Glass comienza aquí una lucha desigual contra una naturaleza escabrosa y hostil, excelsamente fotografiada por el multipremiado Emmanuel Lubezki, en que el frío álgido, la amenaza de bestias salvajes y de hordas indígenas que defienden su territorio sólo parecen asegurarle un doloroso final. Los primeros momentos de esta parte de la película conmueven al mostrar aquello de lo que es capaz un ser humano cuando está movido por la intensidad de su amor y de sus pasiones, entiéndase el deseo de venganza por el asesinato de su amado hijo. Pero progresivamente los desafíos que va superando el personaje se tornan repetitivos e incluso inverosímiles, lo cual implica una pérdida de intensidad cinematográfica que muy bien pudo evitarse de no haberse apostado tanto por la espectacularización gratuita. Esta parte de la película culmina con la llegada de Hugh Glass al campamento de donde había partido la expedición.
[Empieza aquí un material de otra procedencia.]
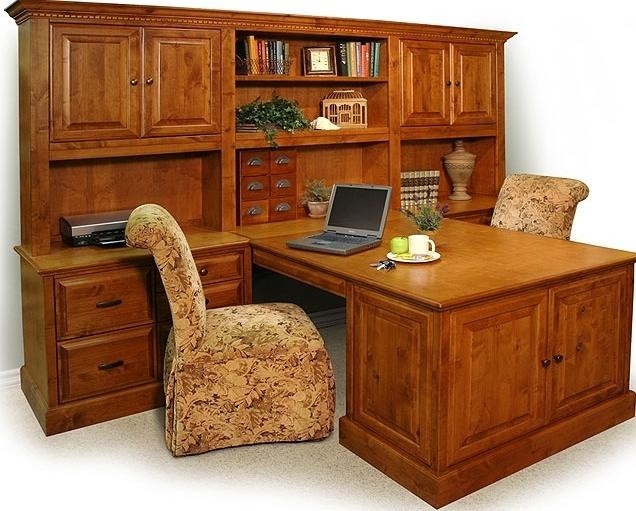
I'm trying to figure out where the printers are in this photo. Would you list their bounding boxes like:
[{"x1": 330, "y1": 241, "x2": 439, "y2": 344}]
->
[{"x1": 59, "y1": 210, "x2": 132, "y2": 246}]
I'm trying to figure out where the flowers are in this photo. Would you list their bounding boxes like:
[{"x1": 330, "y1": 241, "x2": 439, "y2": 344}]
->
[{"x1": 399, "y1": 191, "x2": 450, "y2": 231}]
La tercera parte muestra una nueva expedición planeada para ubicar Fitzgerald, quien había escapado al enterarse del regreso de Glass, y someterlo a la justicia. La sed de venganza de Hugh Glass, muy explicable y en contradicción con el instinto de supervivencia de Fitzgerald, que como ya dijimos, da sentido a la película, pudo tener otro tratamiento que no fuera un alargamiento innecesario de nuevas peripecias que llevan con tedio a un final en que el vengador termina cumpliendo su cometido y haciendo aparente justicia, o sea, lo mata. Es esta la parte en que la película de González Iñárritu termina perdiendo por predecible y fatigosa excepto por el detalle pintoresco que resulta ser la manera en que Glass engaña a Fitzgerald haciéndose pasar por muerto.
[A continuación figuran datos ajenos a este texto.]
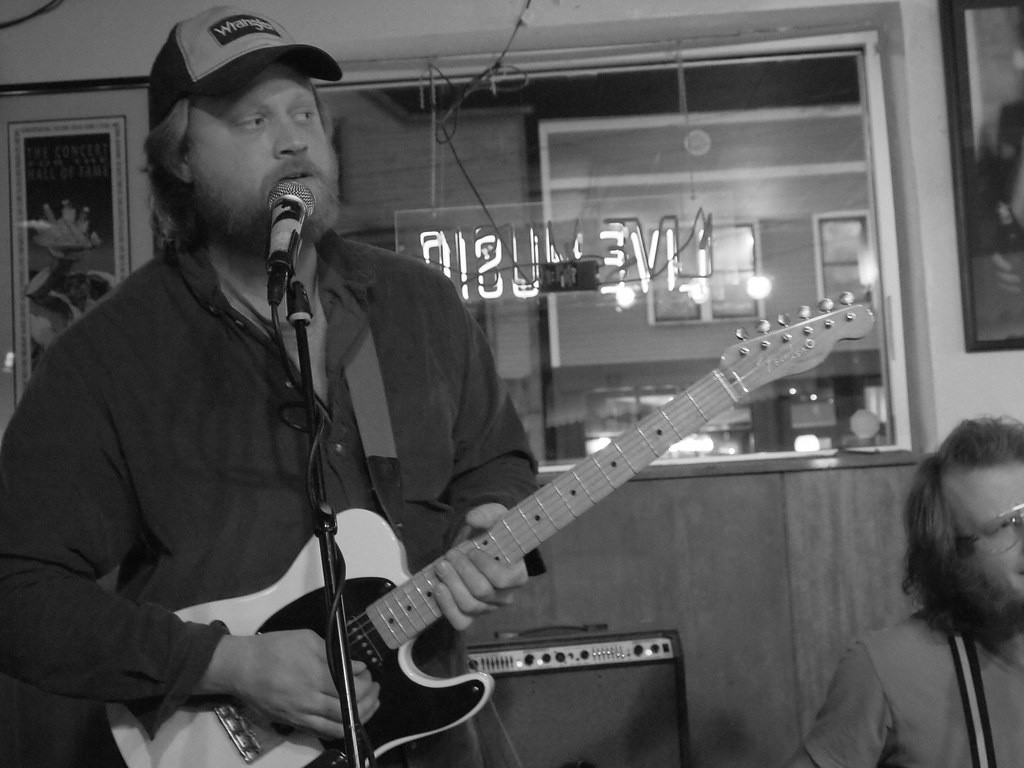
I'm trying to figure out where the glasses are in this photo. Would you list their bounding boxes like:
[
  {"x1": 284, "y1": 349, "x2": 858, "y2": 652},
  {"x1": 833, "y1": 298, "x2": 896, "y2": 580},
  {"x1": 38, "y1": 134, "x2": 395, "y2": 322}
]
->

La toma final: primer plano del rostro de Hugh Glass, en que no se sabe si es el personaje o el mismo Leonardo Di Caprio quien mira directamente a la cámara rompiendo la cuarta pared, recurso estilístico tanto del cine como del teatro que siempre conlleva un significado coherente con la trama, el cual lamentablemente no existe en esta película. Teniendo a su favor los hermosos paisajes invernales que fueron magistralmente fotografiados por Lubezki, y dos actores consumados, protagonista y antagonista, sumamente expresivos y convincentes más allá de la dicción, es una pérdida la ausencia de significados que hace de las imágenes grandilocuentes meros artificios decorativos en gran parte de la película, que bien pudo haber durado una hora menos para poder ser un acierto fílmico.
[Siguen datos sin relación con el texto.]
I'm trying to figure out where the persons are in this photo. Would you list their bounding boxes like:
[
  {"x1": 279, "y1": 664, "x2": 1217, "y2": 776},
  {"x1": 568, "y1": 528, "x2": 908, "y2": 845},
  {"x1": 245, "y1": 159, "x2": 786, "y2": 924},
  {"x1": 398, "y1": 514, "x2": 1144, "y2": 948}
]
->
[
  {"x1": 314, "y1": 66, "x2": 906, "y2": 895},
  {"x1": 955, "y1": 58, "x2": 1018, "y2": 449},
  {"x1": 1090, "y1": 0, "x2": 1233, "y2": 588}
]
Un claro desacierto es además la trama paralela de la indígena secuestrada que nunca adquiere un sentido propio y sólo termina, como artificio accesorio, cruzándose de refilón con la trama principal. Otro lo son las metáforas visuales de las apariciones de la amada asesinada, las cuales, además de su simbolismo algo abstruso, caen en la mediocridad del recurso manido. Es difícil recomendarla pero de todos modos tiene algo que ofrecer al espectador.